Tese de investimentos para o Brasil

[Henrique Dubugras] A resposta mais óbvia é energia. A quantidade de consumo de energia que vamos precisar para os data centers que estão sendo construídos é tão grande que estamos muito longe de ter a capacidade energética necessária para isso. E o Brasil tem muito potencial de energia para resolver parte do problema.

[Guilherme Benchimol] Hoje, 90% do meu dinheiro está nas ações da XP. O setor financeiro brasileiro traz grandes oportunidades. Em 2024, a XP fez R$ 18 bilhões de receita, com apenas 11,5% de market share.

[Fabricio Bloisi] Investimos US$ 1,7 bilhões na Decolar e espero investir mais no Brasil. A Prosus tem uma capacidade de investimento de US$ 18 bilhões em caixa.

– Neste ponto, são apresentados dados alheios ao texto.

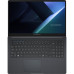Ноутбук ASUS Expertbook B1 B1503CVA-S70493 | 15.6" | Intel Core i3-1315U (3.3 - 4.5 ГГц) | 16 ГБ | 512 ГБ | Intel UHD Graphics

Quero investir em negócios e impulsionar a inovação no país, que tem um potencial incrível para nos colocar no mapa de tecnologia global. Eu sou baiano, saí da Bahia para Campinas, depois Osasco, São Paulo. O iFood está no país inteiro. Agora, na Prosus, estamos investindo na China, na Índia, na Europa. Então acreditem, dá para fazer muito mais. Estamos só começando e estamos juntos!